■ Data segment
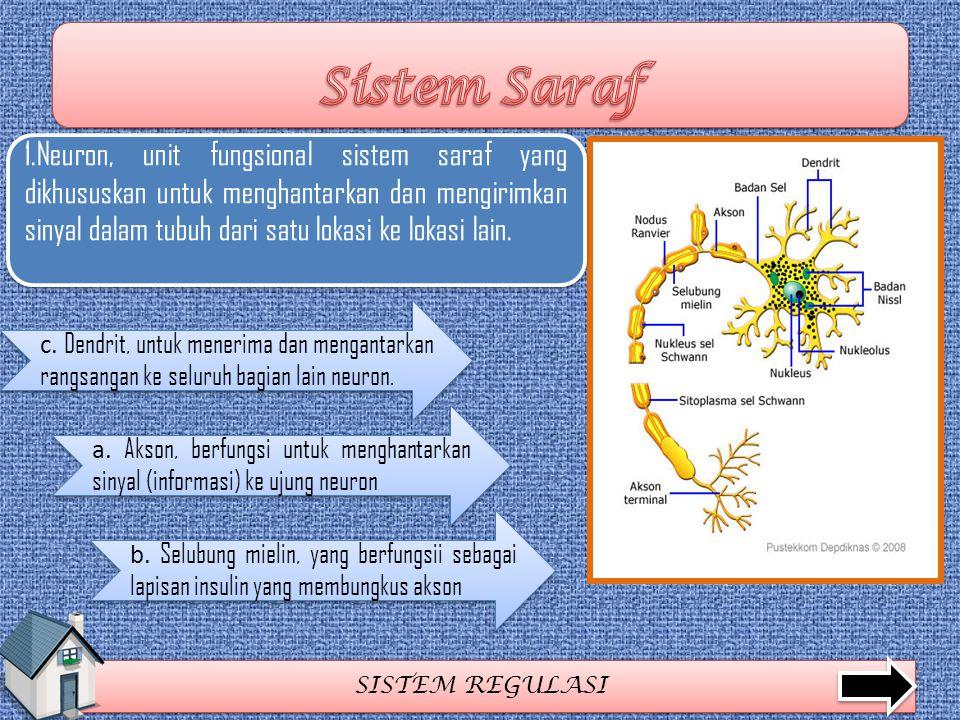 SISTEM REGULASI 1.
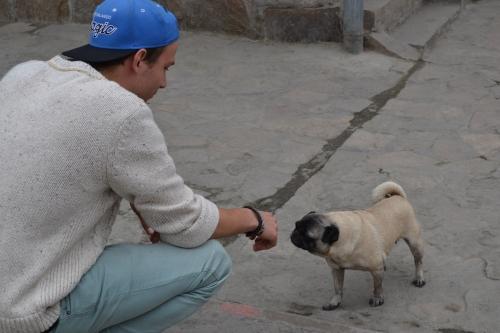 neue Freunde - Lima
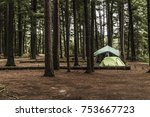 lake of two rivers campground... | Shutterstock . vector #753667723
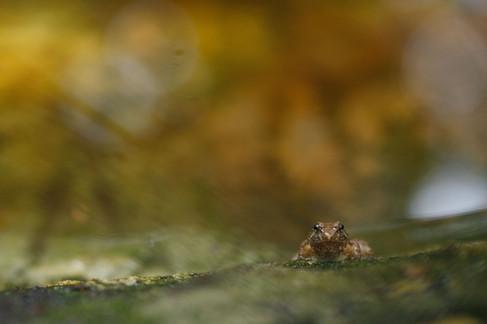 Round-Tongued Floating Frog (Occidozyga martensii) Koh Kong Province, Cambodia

■ Description of the task
The expected answer is the listing above, duplicated exactly, with its pictures removed.

■ Exercise result
 SISTEM REGULASI 1.
 neue Freunde - Lima
 lake of two rivers campground... | Shutterstock . vector #753667723
 Round-Tongued Floating Frog (Occidozyga martensii) Koh Kong Province, Cambodia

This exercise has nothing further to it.